Liability for accidents caused by animals
Posted: 24th November 2017
Winning compensation following an accident requires proof of negligence – but there are very rare exceptions to that rule and one of them concerns the legal liabilities of animal owners. In a Court of Appeal case, a motorist, Martyn Williams, who was badly injured in a collision with a bullock won the right to damages from a farmer, although there had been no lack of care on the latter’s part.
The bullock had been bought at auction the day before the accident. It managed to jump a six-foot fence and careered onto a trunk road about a mile and a half away. The animal died in the ensuing collision and the motorist’s car was severely damaged. There was no suggestion that he was in any way to blame for the accident, of which he had no memory due to traumatic amnesia, and his lawyers claimed £50,000 in damages on his behalf.
Following a trial, a judge cleared the farmer of negligence. He had followed the book in feeding and watering the bullock overnight before letting it out into the field. The fence was entirely appropriate and his care of the animal had been impeccable. There was nothing inherently dangerous about the bullock, which had shown surprising athleticism in jumping the fence.
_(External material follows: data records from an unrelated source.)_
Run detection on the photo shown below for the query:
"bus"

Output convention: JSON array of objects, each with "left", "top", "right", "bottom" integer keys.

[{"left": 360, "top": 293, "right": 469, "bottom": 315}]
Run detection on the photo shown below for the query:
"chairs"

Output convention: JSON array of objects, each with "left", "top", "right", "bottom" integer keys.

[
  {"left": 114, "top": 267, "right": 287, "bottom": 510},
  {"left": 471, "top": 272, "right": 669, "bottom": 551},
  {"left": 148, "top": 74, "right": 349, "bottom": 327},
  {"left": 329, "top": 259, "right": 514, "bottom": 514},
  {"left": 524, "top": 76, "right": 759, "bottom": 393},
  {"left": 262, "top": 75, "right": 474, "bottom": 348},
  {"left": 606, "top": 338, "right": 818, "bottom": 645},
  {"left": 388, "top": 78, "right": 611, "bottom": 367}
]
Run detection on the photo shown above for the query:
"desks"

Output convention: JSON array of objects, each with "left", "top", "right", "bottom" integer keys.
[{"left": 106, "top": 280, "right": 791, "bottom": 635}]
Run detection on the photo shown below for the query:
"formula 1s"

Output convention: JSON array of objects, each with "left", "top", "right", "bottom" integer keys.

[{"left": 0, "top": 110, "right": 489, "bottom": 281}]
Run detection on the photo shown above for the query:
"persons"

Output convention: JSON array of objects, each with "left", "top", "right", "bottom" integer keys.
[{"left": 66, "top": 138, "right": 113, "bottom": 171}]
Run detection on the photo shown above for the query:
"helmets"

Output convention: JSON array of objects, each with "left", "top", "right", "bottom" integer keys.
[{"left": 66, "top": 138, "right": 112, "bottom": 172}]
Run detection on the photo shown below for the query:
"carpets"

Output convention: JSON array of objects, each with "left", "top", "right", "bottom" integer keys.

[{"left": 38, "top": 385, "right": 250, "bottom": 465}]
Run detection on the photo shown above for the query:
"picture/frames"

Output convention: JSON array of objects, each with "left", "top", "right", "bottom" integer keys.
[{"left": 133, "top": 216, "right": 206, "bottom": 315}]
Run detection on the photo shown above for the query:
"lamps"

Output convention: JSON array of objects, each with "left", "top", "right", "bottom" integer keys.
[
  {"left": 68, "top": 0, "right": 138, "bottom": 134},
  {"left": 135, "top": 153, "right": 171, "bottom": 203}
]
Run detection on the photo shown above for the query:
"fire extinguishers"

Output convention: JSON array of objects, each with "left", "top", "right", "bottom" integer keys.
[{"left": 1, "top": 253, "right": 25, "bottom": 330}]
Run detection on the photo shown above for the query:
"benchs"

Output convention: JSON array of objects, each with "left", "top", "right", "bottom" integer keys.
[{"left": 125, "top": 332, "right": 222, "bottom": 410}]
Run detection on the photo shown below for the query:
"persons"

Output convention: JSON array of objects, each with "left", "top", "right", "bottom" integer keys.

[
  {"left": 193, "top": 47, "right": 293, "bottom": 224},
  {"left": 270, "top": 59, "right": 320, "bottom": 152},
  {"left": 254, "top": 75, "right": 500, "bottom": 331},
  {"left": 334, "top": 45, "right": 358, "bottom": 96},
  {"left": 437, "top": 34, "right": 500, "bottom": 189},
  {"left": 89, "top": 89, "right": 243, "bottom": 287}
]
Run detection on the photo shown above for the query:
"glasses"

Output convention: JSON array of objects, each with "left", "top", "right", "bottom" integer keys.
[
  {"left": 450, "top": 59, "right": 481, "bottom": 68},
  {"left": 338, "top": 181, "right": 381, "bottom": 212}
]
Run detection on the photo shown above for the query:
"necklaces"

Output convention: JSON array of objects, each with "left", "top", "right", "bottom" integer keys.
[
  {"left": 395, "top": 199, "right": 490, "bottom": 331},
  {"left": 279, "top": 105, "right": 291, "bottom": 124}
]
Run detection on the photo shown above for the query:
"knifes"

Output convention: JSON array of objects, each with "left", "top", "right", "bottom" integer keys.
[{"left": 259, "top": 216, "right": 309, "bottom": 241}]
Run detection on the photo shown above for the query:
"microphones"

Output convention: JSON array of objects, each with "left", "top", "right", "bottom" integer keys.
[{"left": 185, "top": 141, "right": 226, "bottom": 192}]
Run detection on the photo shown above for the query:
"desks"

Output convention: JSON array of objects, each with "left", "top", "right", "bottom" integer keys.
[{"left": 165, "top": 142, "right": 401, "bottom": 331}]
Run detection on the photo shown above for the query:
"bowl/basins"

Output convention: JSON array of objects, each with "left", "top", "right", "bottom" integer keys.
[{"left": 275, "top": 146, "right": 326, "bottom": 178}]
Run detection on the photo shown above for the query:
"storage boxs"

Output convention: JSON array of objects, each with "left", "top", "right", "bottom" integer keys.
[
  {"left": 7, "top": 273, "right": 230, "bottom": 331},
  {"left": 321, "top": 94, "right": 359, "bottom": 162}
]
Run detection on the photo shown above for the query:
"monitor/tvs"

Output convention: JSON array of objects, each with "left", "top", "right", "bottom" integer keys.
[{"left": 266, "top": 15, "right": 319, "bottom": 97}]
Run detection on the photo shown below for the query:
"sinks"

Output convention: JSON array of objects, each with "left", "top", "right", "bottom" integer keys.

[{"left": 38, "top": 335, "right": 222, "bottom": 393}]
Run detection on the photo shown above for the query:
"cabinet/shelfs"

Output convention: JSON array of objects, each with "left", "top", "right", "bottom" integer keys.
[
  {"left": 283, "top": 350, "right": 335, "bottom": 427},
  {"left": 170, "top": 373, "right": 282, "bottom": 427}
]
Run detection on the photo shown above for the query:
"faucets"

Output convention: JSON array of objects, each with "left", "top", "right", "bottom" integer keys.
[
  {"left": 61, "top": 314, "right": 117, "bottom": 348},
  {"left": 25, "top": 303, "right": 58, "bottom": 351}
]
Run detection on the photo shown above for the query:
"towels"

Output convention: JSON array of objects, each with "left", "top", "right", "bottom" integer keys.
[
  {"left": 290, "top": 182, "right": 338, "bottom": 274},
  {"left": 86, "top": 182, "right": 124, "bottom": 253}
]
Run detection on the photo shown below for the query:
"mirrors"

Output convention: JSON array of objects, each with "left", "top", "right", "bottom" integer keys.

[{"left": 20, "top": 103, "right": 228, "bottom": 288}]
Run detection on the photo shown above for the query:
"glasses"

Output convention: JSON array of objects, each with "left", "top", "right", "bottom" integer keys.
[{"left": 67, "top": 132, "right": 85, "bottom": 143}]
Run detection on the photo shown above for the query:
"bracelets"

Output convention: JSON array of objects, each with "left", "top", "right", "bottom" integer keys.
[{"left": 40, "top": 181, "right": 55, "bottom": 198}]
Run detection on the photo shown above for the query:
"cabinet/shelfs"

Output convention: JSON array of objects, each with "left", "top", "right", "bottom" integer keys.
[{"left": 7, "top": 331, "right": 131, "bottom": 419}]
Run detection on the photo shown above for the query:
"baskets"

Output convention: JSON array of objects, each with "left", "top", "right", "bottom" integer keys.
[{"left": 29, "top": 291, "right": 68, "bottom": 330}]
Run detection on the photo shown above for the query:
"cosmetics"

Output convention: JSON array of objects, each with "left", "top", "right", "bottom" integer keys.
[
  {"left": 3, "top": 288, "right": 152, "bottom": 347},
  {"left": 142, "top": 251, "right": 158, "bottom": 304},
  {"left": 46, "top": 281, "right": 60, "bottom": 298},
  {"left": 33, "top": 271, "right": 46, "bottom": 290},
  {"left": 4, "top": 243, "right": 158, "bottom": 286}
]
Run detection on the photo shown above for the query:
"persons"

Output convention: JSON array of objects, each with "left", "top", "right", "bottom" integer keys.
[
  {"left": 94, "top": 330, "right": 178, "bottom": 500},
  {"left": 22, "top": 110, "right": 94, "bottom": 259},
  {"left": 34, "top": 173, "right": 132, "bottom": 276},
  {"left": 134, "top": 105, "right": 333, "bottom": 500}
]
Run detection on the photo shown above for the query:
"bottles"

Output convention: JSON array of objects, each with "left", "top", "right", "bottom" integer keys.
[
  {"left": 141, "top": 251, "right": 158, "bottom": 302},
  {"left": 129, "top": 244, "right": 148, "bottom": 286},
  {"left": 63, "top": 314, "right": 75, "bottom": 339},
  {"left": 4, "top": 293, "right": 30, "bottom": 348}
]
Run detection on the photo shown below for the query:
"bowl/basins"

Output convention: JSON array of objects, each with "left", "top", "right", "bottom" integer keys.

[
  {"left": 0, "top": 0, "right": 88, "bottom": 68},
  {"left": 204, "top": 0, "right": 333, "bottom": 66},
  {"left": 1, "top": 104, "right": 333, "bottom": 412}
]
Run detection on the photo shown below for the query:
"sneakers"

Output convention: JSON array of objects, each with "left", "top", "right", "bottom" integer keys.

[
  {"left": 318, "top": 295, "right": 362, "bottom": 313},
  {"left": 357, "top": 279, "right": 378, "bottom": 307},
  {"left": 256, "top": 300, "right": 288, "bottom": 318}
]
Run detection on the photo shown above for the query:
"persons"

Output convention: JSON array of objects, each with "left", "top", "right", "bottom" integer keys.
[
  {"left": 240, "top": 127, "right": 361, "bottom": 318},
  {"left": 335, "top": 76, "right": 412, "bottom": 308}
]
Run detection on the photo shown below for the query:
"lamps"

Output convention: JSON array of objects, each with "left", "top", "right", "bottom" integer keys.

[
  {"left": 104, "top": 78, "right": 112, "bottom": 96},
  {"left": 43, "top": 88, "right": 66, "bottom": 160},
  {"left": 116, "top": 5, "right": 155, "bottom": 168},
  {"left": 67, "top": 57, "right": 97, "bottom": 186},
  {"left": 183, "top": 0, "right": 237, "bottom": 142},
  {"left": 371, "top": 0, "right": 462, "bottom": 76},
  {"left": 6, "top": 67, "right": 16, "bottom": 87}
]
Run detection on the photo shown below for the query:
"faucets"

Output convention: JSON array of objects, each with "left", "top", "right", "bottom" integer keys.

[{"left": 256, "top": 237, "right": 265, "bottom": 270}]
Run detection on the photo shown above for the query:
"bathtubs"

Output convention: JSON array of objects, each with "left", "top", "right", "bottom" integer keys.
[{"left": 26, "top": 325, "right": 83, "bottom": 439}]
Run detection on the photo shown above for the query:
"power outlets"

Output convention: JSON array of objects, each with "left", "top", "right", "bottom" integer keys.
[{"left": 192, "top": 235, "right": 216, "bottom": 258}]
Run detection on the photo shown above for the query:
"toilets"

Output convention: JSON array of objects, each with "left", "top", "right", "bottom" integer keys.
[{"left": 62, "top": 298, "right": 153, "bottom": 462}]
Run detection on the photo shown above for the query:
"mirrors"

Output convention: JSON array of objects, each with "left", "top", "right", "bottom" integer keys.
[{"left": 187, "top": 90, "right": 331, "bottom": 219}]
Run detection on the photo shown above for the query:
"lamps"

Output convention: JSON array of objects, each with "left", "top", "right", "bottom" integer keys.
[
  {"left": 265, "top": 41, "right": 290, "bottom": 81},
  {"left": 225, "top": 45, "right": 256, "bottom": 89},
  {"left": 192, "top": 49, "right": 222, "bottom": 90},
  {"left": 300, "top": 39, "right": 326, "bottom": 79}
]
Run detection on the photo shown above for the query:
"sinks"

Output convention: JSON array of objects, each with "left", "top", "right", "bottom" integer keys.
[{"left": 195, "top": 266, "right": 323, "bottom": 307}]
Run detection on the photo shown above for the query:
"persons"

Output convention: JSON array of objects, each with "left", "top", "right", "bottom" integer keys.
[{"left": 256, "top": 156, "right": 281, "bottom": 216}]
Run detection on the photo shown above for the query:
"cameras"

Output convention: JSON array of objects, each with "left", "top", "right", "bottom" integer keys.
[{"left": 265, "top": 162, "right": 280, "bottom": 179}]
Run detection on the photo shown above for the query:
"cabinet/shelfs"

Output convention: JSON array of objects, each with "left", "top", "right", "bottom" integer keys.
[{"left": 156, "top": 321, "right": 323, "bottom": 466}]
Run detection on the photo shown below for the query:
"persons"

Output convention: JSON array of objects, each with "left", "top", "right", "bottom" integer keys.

The farmer had died since the accident, but his estate was found liable to compensate the motorist under the Animals Act 1971. That was on the basis that the damage caused was of a kind that such a large animal was likely to cause unless restrained. As an experienced beef farmer, he would have been aware that cattle of the breed concerned tended to behave wholly unpredictably when frightened. The amount of the motorist’s compensation remains to be assessed.